For ABS to start predicting various attacks types, the model needs to be trained. The number of hours (default - 24 hours) is configurable for model training. Set the value of training_period parameter in the abs_init.js file in the /opt/pingidentity/mongo directory. For more detailed information about training AI model, see AI Engine training.
db.global_config.insert({
"attack_initial_training": "24",
"attack_update_interval": "24",
"url_limit": "100",
"response_size": "100",
"job_frequency" : "10",
"window_length" : "24",
"enable_ssl": true,
"api_discovery": true,
"discovery_initial_period" : "1",
"discovery_subpath": "1",
"continuous_learning": true,
"discovery_update_interval": "1",
"attack_list_count": "500000",
"resource_monitor_interval" : "10",
"percentage_diskusage_limit" : "80",
"root_api_attack" : false,
"session_inactivity_duration" : "30"
});Start the training
The training starts as soon as ABS receives the first API traffic from API Security Enforcer and continues for the number of hours set in the attack_initial_training parameter.
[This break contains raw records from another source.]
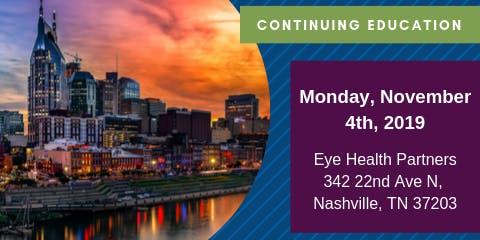 Eye Health Partners / SouthEast Eye Specialists Downtown Nashville CE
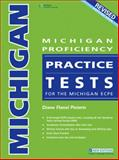 Michigan Proficiency Practice Tests for the Michigan ECPE, Piniaris, Diane, 9604034766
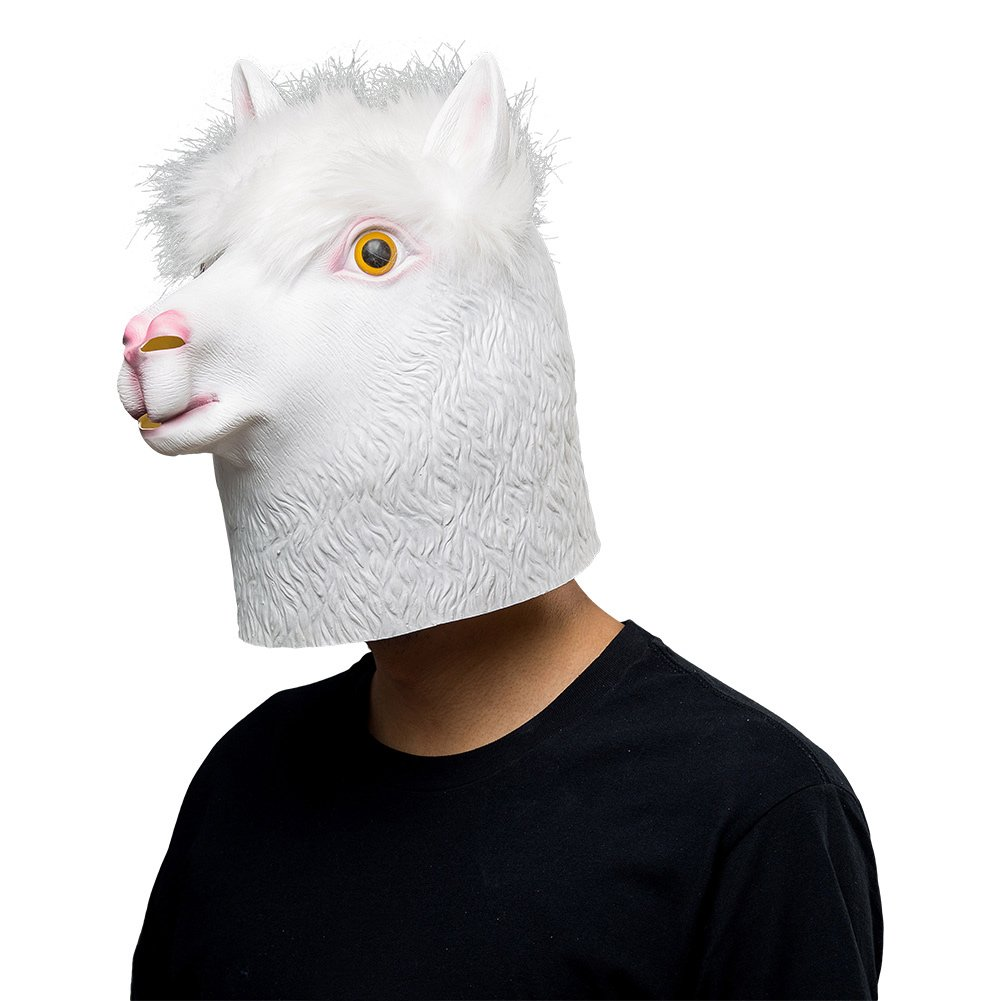 COSMOVIE Halloween Costume Alpaca Latex Animal Head Mask White Masks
Training occurs automatically when a new API is added.
Verify training completion
ABS training status is checked using the ABS Admin API which returns the training duration and prediction mode. If the prediction variable is true, ABS has completed training and is discovering attacks. A false value means that ABS is still in training mode. The API URL for Admin API is: https://<ip>:<port>/v4/abs/admin. Following is a snippet of the output of the Admin API:
"message": "training started at Thu Dec 26 12:32:59 IST 2019",
"training_duration": "2 hours",
"prediction": trueIP and port number is of the ABS machine.